Lauren Hunkin (born August 29, 1979) is a Canadian show jumper.

==Career==
Lauren spent several years training full-time with Canada's Olympic Silver medalist, Ian Millar. Lauren completed her first full year of Grand Prix competitions in 2006, earning four top 5 placings and finishing second in the Eastern Conference of the national Grand Prix series, The Kubota Cup. In 2008, Lauren had back to back wins on the Grand Prix circuit. In June 2008, Lauren was named Cavalor's "Athlete of the Month" by Equine Canada. In May 2010, Lauren was again named "Athlete of the Month" by Equine Canada. 2010 wins include Grand Prixs in St. Lazare, Blainville, and the $90,000 Summer Festival in Palgrave. She represented Canada at the 2010 Nations Cup of Argentina, winning a silver medal.

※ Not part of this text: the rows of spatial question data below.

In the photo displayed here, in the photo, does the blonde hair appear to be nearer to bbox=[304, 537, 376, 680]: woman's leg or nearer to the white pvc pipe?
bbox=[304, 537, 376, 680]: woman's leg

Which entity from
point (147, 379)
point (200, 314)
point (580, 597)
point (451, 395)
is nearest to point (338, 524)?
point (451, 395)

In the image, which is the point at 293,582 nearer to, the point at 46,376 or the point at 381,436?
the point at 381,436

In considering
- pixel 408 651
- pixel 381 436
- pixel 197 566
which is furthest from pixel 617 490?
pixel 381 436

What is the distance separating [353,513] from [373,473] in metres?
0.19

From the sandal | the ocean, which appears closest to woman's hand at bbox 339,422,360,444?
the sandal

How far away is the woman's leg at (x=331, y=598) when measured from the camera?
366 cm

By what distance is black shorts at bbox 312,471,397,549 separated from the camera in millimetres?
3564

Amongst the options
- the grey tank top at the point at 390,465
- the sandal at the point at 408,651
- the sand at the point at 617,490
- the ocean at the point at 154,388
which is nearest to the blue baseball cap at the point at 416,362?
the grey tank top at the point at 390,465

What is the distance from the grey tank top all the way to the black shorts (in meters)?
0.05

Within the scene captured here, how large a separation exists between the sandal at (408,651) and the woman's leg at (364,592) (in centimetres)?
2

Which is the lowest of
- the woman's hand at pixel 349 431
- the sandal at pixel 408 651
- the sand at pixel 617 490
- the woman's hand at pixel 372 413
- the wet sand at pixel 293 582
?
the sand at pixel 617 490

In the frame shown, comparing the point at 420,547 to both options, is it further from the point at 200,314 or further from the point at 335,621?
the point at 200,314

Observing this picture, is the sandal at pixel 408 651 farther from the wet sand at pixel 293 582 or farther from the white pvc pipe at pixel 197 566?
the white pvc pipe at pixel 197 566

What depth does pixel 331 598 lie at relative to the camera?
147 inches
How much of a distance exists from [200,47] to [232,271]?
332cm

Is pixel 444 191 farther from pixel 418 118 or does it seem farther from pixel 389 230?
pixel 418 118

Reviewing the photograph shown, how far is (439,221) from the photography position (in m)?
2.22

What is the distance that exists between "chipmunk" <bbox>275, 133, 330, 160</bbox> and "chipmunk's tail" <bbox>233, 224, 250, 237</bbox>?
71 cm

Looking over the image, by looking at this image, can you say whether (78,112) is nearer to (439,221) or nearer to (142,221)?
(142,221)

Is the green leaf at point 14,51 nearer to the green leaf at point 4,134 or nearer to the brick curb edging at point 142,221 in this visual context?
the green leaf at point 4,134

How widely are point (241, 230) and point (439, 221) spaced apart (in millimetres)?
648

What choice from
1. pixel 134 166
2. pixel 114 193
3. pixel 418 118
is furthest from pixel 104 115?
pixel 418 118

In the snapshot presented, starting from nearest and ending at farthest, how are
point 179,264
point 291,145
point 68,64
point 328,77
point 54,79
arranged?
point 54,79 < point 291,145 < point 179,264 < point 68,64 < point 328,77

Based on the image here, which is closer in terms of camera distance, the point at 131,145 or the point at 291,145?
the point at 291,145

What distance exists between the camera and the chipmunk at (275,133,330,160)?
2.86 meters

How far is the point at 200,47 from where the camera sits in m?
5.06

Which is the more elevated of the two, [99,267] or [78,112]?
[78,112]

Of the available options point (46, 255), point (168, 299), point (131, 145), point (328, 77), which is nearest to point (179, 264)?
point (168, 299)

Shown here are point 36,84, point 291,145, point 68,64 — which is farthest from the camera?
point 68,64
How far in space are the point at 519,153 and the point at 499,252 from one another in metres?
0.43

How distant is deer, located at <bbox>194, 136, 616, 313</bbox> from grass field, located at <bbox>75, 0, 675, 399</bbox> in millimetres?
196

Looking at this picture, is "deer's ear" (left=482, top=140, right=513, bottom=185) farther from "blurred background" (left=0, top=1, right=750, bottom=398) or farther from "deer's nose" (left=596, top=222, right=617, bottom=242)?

Since September 2009, she has coached the University of Ottawa Equestrian team. Since her involvement, the team has grown from 12 members to more than 40 riders and two show teams. The team competes in the Intercollegiate Horse Show Association (IHSA), and the Ontario University Equestrian Association (OUEA) leagues.

Her horse is a German-bred gelding named Larry

==Personal life==
She currently lives in Ottawa, Ontario.